= Senanayake Aramaya =

The Senanayake Aramaya is a temple situated on the Main Chilaw Road, at Madampe, Sri Lanka which houses The Sacred Hair Relics of Buddha.

This temple at Madampe was built by two aristocratic philanthropists Gate Mudaliar L. M. W. Senanayake and D. M. W. Senanayake. They built the Sambuddha Jayanthi stupa to commemorate the 2500th Buddha Jayanti.

The relics of the Buddha and Arahant theras and from many parts of the world were brought to Senanayake Aramaya. The Buddha Jayanti stupa is manmade out of solid granite and took 10 years for completion.

A sapling of the Jaya Sri Maha Bodhi was planted in the premises of the Senanayake Aramaya. The Senanayake Aramaya is managed and maintained by the Senanayake Aramaya Trust.

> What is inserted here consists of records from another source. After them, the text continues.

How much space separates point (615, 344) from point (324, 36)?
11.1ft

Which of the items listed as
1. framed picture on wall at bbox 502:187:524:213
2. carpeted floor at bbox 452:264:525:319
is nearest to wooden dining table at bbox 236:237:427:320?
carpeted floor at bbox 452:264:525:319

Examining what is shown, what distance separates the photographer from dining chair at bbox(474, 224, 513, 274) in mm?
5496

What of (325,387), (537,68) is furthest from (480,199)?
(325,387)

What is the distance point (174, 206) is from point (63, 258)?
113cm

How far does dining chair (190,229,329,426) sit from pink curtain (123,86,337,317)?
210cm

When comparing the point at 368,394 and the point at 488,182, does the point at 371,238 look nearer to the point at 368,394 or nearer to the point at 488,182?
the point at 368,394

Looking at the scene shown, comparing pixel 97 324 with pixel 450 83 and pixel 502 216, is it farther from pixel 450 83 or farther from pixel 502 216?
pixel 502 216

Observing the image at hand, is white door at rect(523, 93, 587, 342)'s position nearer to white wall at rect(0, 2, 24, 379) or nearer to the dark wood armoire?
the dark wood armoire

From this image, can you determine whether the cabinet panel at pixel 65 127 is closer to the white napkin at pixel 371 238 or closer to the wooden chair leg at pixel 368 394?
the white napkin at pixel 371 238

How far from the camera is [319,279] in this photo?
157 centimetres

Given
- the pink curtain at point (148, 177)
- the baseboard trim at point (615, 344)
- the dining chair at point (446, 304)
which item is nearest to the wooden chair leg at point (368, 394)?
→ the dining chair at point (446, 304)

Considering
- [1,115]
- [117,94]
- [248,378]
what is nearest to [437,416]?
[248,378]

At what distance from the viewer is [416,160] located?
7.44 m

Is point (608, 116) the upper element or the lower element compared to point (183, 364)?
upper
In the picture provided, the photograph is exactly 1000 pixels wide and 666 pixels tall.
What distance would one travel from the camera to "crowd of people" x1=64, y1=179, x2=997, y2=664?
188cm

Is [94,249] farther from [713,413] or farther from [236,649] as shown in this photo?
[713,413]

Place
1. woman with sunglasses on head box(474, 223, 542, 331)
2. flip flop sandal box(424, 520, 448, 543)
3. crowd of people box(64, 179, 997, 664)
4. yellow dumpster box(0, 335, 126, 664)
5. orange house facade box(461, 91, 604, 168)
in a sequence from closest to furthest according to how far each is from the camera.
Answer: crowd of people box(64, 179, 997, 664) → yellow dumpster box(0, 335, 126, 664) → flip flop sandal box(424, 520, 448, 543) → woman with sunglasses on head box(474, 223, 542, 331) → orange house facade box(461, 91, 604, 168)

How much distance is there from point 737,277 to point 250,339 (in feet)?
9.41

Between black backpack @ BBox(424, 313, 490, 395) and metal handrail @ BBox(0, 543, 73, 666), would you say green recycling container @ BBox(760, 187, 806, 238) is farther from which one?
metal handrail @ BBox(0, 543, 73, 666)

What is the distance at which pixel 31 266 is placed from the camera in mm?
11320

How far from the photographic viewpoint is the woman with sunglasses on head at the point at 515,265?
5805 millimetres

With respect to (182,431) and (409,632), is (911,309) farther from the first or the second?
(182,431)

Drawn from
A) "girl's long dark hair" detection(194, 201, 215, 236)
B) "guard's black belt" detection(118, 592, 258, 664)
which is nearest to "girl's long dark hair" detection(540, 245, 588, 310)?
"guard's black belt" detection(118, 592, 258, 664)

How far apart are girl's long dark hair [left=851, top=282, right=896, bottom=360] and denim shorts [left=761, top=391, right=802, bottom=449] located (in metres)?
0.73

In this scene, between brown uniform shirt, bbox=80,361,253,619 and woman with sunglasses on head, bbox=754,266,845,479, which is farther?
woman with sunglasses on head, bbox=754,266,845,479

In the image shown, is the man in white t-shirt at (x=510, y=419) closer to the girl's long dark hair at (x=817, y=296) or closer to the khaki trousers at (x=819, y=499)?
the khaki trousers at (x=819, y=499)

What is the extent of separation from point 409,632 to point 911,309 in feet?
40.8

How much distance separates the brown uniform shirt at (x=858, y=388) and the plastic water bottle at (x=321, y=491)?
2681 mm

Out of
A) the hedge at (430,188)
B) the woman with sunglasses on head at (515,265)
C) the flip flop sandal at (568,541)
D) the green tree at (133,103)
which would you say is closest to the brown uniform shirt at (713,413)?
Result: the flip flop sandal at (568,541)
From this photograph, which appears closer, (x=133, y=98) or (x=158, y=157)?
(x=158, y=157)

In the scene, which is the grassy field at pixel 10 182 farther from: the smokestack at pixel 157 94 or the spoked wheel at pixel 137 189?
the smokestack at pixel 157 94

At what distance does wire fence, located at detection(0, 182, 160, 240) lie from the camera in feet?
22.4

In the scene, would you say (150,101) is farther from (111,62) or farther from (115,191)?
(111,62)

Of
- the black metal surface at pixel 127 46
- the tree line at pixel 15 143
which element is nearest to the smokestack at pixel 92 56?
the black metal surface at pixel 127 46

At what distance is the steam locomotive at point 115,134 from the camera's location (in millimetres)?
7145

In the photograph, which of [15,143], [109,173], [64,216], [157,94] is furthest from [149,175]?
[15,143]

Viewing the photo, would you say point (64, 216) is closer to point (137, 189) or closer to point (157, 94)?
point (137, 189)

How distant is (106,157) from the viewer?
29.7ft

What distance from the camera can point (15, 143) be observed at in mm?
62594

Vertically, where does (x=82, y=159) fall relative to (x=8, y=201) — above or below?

In addition to the Hair Relics offered by the living Buddha, to the two brothers Tapassu and Bhalluka, these are the other items enshrined in the stupa:

- Sacred Buddha relics obtained from a stupa in the Swat Valley.
- Sacred Buddha relics obtained from the Dharma Kalavan stupa at Gandhara.
- Sacred ash relics obtained from the funeral pyre of the Buddha, wrapped in a gold plate.
- Two sacred relics of Arhants Majjhima and Kantipura, who participated in the 3rd Council held during the reign of King Asoka.
- A few sacred Buddha relics obtained from Mir Pur Khas Stupa, which belongs to the Kanishka period.
- Two caskets containing sacred relics.